| TASK PROMPT |
Can you rewrite the lines from the one containing "In this scene, does" through the last line, inclusive, substituting "white athletic shorts" for "white basketball shorts" and leaving everything else unchanged?

| MATERIAL FOR THIS EXERCISE |
# # #
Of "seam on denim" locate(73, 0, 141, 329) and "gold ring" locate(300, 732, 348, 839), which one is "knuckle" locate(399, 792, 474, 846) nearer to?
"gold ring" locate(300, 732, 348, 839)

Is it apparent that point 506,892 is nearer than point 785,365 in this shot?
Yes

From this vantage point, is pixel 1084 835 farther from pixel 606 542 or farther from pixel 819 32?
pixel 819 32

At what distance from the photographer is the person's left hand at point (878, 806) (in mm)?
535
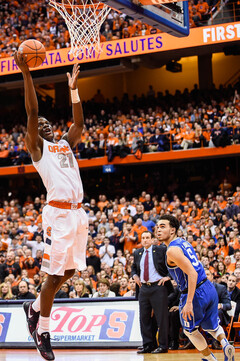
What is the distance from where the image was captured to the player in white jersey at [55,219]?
6340mm

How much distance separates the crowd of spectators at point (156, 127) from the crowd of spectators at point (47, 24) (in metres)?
2.96

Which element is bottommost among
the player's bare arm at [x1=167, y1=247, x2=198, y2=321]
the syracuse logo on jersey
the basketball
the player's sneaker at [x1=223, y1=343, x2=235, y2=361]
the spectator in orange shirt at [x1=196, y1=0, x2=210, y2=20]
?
the player's sneaker at [x1=223, y1=343, x2=235, y2=361]

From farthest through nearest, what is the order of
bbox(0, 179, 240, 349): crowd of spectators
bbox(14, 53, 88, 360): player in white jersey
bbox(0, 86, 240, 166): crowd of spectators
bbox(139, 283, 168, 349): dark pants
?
1. bbox(0, 86, 240, 166): crowd of spectators
2. bbox(0, 179, 240, 349): crowd of spectators
3. bbox(139, 283, 168, 349): dark pants
4. bbox(14, 53, 88, 360): player in white jersey

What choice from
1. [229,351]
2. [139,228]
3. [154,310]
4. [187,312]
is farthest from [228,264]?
[187,312]

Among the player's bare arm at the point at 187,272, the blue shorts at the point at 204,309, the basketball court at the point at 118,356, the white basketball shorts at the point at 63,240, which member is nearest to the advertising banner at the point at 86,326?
the basketball court at the point at 118,356

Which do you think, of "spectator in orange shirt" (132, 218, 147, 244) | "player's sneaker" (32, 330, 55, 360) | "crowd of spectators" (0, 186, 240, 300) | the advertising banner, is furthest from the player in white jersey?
"spectator in orange shirt" (132, 218, 147, 244)

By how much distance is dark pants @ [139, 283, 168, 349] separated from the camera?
1062 centimetres

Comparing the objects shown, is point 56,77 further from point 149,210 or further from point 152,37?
point 149,210

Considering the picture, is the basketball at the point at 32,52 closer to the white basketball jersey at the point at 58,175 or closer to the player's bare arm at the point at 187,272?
the white basketball jersey at the point at 58,175

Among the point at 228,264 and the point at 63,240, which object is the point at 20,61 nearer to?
the point at 63,240

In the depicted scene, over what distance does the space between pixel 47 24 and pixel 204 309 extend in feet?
66.2

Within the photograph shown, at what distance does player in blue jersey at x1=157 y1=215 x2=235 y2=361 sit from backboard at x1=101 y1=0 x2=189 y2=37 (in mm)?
3357

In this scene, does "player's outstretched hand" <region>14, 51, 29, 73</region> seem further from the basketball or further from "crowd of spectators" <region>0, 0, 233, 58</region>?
"crowd of spectators" <region>0, 0, 233, 58</region>

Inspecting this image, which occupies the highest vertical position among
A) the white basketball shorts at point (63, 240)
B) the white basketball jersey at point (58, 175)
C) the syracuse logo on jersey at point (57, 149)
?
the syracuse logo on jersey at point (57, 149)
# # #
| EXPECTED ANSWER |
In this scene, does "player's outstretched hand" <region>14, 51, 29, 73</region> seem further from the basketball or further from "crowd of spectators" <region>0, 0, 233, 58</region>?
"crowd of spectators" <region>0, 0, 233, 58</region>

Inspecting this image, which occupies the highest vertical position among
A) the white athletic shorts at point (63, 240)
B) the white basketball jersey at point (58, 175)
C) the syracuse logo on jersey at point (57, 149)
?
the syracuse logo on jersey at point (57, 149)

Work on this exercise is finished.